Il n’y avait rien à répondre à cela. Le regard me désignait comme quelqu’un d’étrange, et presque, oui, presque, quelqu’un d’étranger. J’étais celui qui chaque semaine allait dans un autre monde. Je pensais alors au regard qui se pose sur celui qui dit : « Je sors de prison. » Si moi, déjà, j’étais l’étranger, lui, qui était-il pour eux ?

 

« Moi-même, que suis-je venu faire en prison pendant si longtemps, sinon acheter à crédit ma part de sommeil du juste ? »

 

Mon avis : Il s’agit de mon premier Philippe Claudel. Alors qu’on m’a vivement conseillé à plusieurs reprises de commencer avec un roman (La petite fille de Monsieur Linh a fait l’unanimité), je n’en ai fait qu’à ma tête. Pour ma défense, je suis quelqu’un de très obstinée. Je suis pas sûre que cet argument en soit véritablement un. Toutefois, j’ajouterai que je n’avais pas envie de lire cet auteur pour le découvrir. J’avais envie de lire un bouquin dont le titre m’attirait sans aucun doute. Et, paradoxalement, je crois que c’est en lisant ce livre-là qu’on peut prétendre à connaître le plus Philippe Claudel (la personne, pas la plume).
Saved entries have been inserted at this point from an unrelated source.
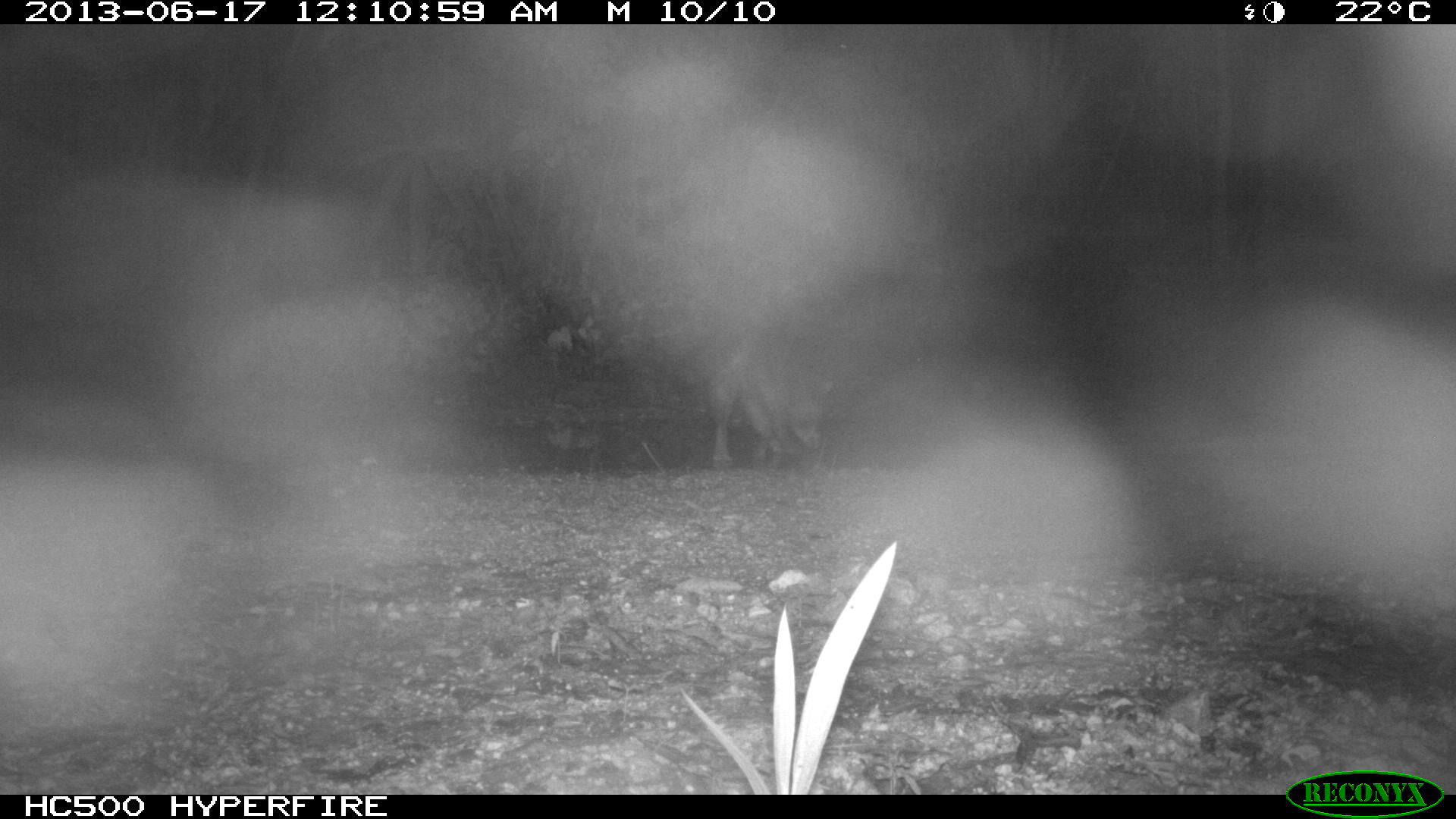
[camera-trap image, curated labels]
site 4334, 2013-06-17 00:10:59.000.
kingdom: Animalia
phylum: Chordata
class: Mammalia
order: Carnivora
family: Procyonidae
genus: Procyon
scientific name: Procyon lotor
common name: common raccoon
Procyon lotor (common raccoon), count 1.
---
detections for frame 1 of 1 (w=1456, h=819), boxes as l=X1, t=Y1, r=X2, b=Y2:
procyon lotor: l=704, t=324, r=833, b=472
Je ne m’attendais pas à un regroupement de très courtes anecdotes sans véritable lien les unes avec les autres. Le résumé proposé par l’éditeur n’est d’ailleurs rien d’autre qu’une de ces anecdotes. Je l’avoue, cette optique de lecture a quelque peu freiné ma joie. Je ne voyais pas l’intérêt de relater tous ces faits, sans la moindre traces des émotions qu’ils inspirent au professeur Claudel. Pourtant, à y réfléchir deux minutes (et en lisant les derniers paragraphes), on comprend mieux ses intentions. La prison est ce qu’elle est, et l’auteur ne peut que nous livrer ce qu’il nomme lui-même « un faux témoignage ». Pardonnez-moi le stéréotype de ma conclusion, mais : on ne peut connaître la prison que si on y a vécu (ce qui n’est pas mon cas, donc oui, c’est un peu péteux de ma part d’affirmer une telle chose).

Malgré la successivité des passages, les situations ont réussi à me tirer des pointes d’émotion, et même un petit rire, parfois sarcastique, parfois sincère, parfois même désolé. En à peine une centaine de pages, les détenus sauront vous surprendre.

Je peux tout à fait comprendre que certains lecteurs aient pu trouver peu d’intérêt à Le bruit des trousseaux. Ca n’est pas mon cas, mais moi, je ne suis pas une lectrice franchement objective sur le sujet, vous l’auriez compris.

 

« La prison est le lieu d’innombrables lois non écrites, jamais discutées, mais toujours appliquées »

 

Ce que j’ai aimé relever : C’est un mince roman. Je ne l’ai ouvert qu’une fois arrivée chez moi. Je n’en revenais pas à quel point c’était écrit gros. Je me suis sentie un peu arnaquée sur le moment, c’est clair. Et pourtant j’ai réussi à y fourrer 16 post-it, dingue non ? Bon c’est aussi un peu parce que le sujet de mon mémoire de Master 2 s’y prête pas mal.

Certains passages étaient tournés de sorte à me faire penser aux couplets de la chanson Juste une mise au point de Jackie Quartz. Ouais, j’ai des références musicales affolantes.

Le petit mot en fin de quelques anecdotes. Un mot qui résume le regard de l’auteur, aussi neutrement que possible. Un mot, un seul, mais auquel on pouvait donner tant de sens.

 

Quelques citations :

◊ Je ne me suis jamais senti en danger en prison, comme je peux parfois avoir l’impression de l’être dans la rue, dans le métro, face à des chiens énormes aux têtes hideuses, ou encore à leurs maîtres.
◊ Le mot cellule : la plus petite unité du vivant. L’espace de l’enfermement.
◊ C’est aussi cela la prison : l’obligation de ne côtoyer qu’un seul sexe, le sien. Vivre dans une humanité amputée à demi.